Verbiage Flashcards
NCLB:
No Child Left Behind
No Child Left Behind Act:
Signed into law on January 8, 2002
NCLB reasons:
To ensure accountability for teachers in preparing their students to graduate high school with competent skills.
Standards:
Establishes a rationale for teaching standards and working with classroom practitioners to design and test various models and approaches to professionalize teaching.
Teacher Preparation:
Most states now require that prospective teachers pass licensure/certification exams to be highly qualified. Some states even require that beginning teachers be supervised by an entry-year committee during their initial year of teaching and be recommended for their permanent license by this committee.
Assessing Standards:
States have several testing methods to assure teacher competency.
Goals:
Are usually broad statements used to describe the purposes of schooling or the purposes of a course.
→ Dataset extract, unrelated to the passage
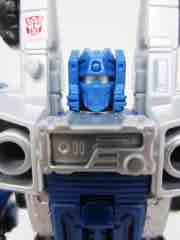 Transformers Generations War for Cybertron Siege Deluxe Cog Action Figure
It is what the teacher wishes to accomplish in the broadest sense.
Objective:
Not a statement of what you plan to do; instead, it is a statement of what your students should be able to do after instruction. The objective establishes the framework for instruction. It is a narrower statement of the intended learning of a unit or specific lesson. It tells what the student will do to show that he or she is competent in that area.
Instructional objectives:
Precisely communicate learning intent. They contain the following:
Performance
Product
Conditions
Criterion
Informational objectives:
Are abbreviated instructional objectives.
Taxonomies of Objective:
Affective
Psychomotor
Cognitive
Cognitive Domain:
Objectives in the cognitive domain are concerned with students’ thinking and reasoning abilities. Because the ability to think can range from simple recall of information to more complex thinking behaviors.
Benjamin Bloom:
Developed a hierarchical classification system, or taxonomy, to help teachers gain a better perspective on the behaviors to be emphasized in instructional planning.
Bloom et al.’s (1956) Taxonomy of Educational Objectives classifies cognitive ability into six categories, ranging from the fairly simple recall of information to the complex assimilation of information and evaluation.